_文档节选:_
从结果可以知道“你好,我叫徐庶“这句话经过OpenAiEmbeddingModel向量化之后得到的一个长度为1536的float数组。注意,1536是固定的,不会随着句子长度而变化。

那么,我们通过这种向量模型得到一句话对应的向量有什么作用呢?非常有用,因为我们可以基于向量来判断两句话之间的相似度,举个例子:

查询跟秋田犬类似的狗, 在向量数据库中根据每个狗的特点进行多维向量, 你会发现秋田犬的向量数值和柴犬的向量数值最接近,就可以查到类似的狗。(当然我这里只是举例,让你对向量数据库有一个印象)

2.3 向量数据库

对于向量模型生成出来的向量,我们可以持久化到向量数据库,并且能利用向量数据库来计算两个向量之间的相似度,或者根据一个向量查找跟这个向量最相似的向量。在LangChain4j中,EmbeddingStore表示向量数据库,它有支持20+嵌入模型:

文档说明地址:Comparison table of all supported Embedding Stores | LangChain4j

其中有我们熟悉的几个数据库都可以用来存储向量,比如Elasticsearch、MongoDb、Neo4j、Pg、Redis。下面主要通过In-memory方式演示完整使用流程。

这是使用redis,其他的向量数据库不做介绍,注意:安装redis7.0+的版本(然后需要注意的是,普通的Redis是不支持向量存储和查询的,需要额外的redisearch模块,建议直接安装redis-stack扩展版。

Redis Stack是Redis的一个扩展版本,除了包含Redis的所有基本功能外,还增加了以下几个特性:

  1. 全文搜索:可以在数据中进行高效的全文搜索。
  2. 图形数据库功能:支持图形存储和查询。
  3. 时间序列数据:专门为时间序列数据提供支持。
  4. 快速数据分析:提供数据分析库。

注意:建议使用linux,如果一定要使用windows,请安装docker,在官网上有这样一句话:https://redis.io/docs/install/install-stack/windows/

To install Redis Stack on Windows, you will need to have Docker installed. When Docker is up and running, open Windows PowerShell and follow the instructions described in Run Redis Stack on Docker. Then, use Docker to connect with redis-cli as explained in that topic.

_任务要求:_
• 1. 请引用向量数据库一文中从“对于向量模型生成出来的向量,我们可以持久”起、直至并包括“edis-stack扩展版。”的原文。
• 2. 请接续向量数据库一文的最后一句，写出其后的内容。
所附记录与本练习无关。

_记录数据:_
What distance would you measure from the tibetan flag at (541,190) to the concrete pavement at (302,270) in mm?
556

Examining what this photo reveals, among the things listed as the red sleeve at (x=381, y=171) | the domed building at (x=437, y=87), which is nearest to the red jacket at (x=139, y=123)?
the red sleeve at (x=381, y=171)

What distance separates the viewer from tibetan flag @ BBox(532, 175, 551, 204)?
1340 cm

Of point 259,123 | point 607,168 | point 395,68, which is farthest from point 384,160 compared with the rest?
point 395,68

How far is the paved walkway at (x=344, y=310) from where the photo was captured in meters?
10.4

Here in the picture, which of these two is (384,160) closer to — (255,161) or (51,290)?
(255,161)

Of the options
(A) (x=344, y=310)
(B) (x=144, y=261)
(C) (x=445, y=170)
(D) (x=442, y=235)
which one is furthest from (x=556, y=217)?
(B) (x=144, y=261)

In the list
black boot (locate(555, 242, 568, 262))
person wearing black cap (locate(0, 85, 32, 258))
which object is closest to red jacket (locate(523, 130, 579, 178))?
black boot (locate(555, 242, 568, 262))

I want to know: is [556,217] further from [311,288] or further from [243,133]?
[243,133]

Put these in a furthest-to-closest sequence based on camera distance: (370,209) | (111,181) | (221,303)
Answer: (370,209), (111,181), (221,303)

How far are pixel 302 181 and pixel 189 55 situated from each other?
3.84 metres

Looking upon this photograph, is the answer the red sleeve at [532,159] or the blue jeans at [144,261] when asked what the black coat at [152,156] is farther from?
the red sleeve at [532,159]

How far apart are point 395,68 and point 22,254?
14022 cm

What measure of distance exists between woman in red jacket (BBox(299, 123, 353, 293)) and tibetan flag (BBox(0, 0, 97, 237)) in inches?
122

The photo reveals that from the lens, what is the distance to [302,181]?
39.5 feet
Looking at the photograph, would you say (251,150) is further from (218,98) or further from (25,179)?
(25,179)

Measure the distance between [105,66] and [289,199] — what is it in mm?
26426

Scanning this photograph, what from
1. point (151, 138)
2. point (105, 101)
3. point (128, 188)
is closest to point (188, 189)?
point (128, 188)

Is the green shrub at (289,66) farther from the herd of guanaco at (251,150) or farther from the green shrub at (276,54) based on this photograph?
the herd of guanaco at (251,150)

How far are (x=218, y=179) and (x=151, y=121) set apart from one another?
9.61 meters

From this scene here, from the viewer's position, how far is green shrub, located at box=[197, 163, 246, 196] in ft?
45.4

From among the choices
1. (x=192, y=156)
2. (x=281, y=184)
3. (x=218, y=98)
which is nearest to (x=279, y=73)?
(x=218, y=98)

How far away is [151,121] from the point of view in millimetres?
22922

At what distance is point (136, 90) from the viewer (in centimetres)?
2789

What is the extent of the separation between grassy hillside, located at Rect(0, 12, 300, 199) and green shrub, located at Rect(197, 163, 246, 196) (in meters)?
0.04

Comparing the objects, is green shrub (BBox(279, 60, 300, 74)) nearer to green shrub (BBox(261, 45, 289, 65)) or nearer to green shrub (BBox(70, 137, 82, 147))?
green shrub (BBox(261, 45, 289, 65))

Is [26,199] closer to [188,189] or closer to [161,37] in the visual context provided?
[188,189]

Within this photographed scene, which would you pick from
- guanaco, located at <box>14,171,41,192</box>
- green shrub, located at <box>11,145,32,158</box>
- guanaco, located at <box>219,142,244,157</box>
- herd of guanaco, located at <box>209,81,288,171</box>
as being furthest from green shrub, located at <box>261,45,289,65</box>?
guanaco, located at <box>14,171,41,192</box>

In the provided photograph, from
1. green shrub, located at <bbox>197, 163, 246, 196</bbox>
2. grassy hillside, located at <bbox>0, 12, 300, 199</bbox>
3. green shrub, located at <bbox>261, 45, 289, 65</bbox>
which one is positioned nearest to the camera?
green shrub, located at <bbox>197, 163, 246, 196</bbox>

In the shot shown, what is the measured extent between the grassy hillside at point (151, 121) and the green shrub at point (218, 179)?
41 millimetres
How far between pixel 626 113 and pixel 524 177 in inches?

_逐项结果:_
• 1.
对于向量模型生成出来的向量,我们可以持久化到向量数据库,并且能利用向量数据库来计算两个向量之间的相似度,或者根据一个向量查找跟这个向量最相似的向量。在LangChain4j中,EmbeddingStore表示向量数据库,它有支持20+嵌入模型:

文档说明地址:Comparison table of all supported Embedding Stores | LangChain4j

其中有我们熟悉的几个数据库都可以用来存储向量,比如Elasticsearch、MongoDb、Neo4j、Pg、Redis。下面主要通过In-memory方式演示完整使用流程。

这是使用redis,其他的向量数据库不做介绍,注意:安装redis7.0+的版本(然后需要注意的是,普通的Redis是不支持向量存储和查询的,需要额外的redisearch模块,建议直接安装redis-stack扩展版。

• 2.
大概的意思:在windows上如果部署redis stack,需要先在Windows上安装docker,其实Windows上安装Docker环境也比较简单,大家只需要安装一个Docker Desktop即可。

继续在之前的代码上进行编写:

(1)加入依赖

    <!-- https://mvnrepository.com/artifact/dev.langchain4j/langchain4j-redis -->
    <dependency>
      <groupId>dev.langchain4j</groupId>
      <artifactId>langchain4j-redis</artifactId>
      <version>1.0.0-alpha1</version>
    </dependency>

(2)编写代码

    @Test
    public void test02()  {
        // 向量模型
        QwenEmbeddingModel embeddingModel= QwenEmbeddingModel.builder().modelName("text-embedding-v3")
                .apiKey("你的apikey")
                .build();
        RedisEmbeddingStore embeddingstore = RedisEmbeddingStore.builder()
                .host("192.168.222.131")
                .port(6379)
                .password("123456")
                .dimension(1536)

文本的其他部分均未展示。